今夜、きみを会合に招待する。是非来てほしい。
ただし、ひとりで来るように。
頼りになる友人を持っているようだが、
彼のことを思うのならば同行させないほうがいいだろう。
我々には仲間のみを受け入れる準備と覚悟しかなされていない。
場所は晴海埠頭近くにある三丸14番倉庫だ。
「一緒に頑張っていこうって、約束したのに」
蒼月支倉の眼は曇る。
彼は裏切られ、ぽつりとひとりで呟いた。
■夏の日の序章■
梅雨も明け、東京は夏。
夏休みは目前だったが、支倉に休みらしい休みが訪れるのは盆の頃だった。夏休み中に大きな大会と試合があり、それに向けての練習が本格化している。
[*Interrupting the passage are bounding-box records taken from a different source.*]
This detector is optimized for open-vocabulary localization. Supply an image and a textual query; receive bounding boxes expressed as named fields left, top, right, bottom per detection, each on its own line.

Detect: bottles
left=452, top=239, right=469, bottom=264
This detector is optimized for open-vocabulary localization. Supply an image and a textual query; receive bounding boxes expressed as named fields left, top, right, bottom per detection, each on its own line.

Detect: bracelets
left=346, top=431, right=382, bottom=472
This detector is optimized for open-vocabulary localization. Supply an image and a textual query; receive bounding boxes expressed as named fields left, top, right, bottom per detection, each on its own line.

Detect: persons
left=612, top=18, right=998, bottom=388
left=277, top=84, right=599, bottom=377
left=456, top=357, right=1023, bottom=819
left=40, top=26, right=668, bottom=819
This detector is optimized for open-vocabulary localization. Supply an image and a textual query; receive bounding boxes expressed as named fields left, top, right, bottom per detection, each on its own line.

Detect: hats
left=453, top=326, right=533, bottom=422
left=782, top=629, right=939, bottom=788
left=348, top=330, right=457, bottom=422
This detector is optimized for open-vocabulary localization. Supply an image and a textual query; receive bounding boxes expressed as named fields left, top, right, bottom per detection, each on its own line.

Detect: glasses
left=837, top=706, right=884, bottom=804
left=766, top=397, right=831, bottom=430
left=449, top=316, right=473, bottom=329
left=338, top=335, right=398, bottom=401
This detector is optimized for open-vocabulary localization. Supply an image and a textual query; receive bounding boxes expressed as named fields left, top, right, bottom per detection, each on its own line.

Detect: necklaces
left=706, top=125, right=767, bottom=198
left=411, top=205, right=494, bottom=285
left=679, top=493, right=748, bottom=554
スケジュール帳や自室のカレンダーにはびっしりと練習メニューが書きこまれ、一分の隙もない有り様だった。だが、今のところバスケが恋人である支倉にとっては少しも苦ではない毎日だった。うんざりするような暑さも、ボールを駆っていると忘れてしまう。もっと別の暑さで――熱さというべきか――すっかり忘れてしまうのだ。支倉は、四季をよく忘れた。彼はいつでも熱いのだ。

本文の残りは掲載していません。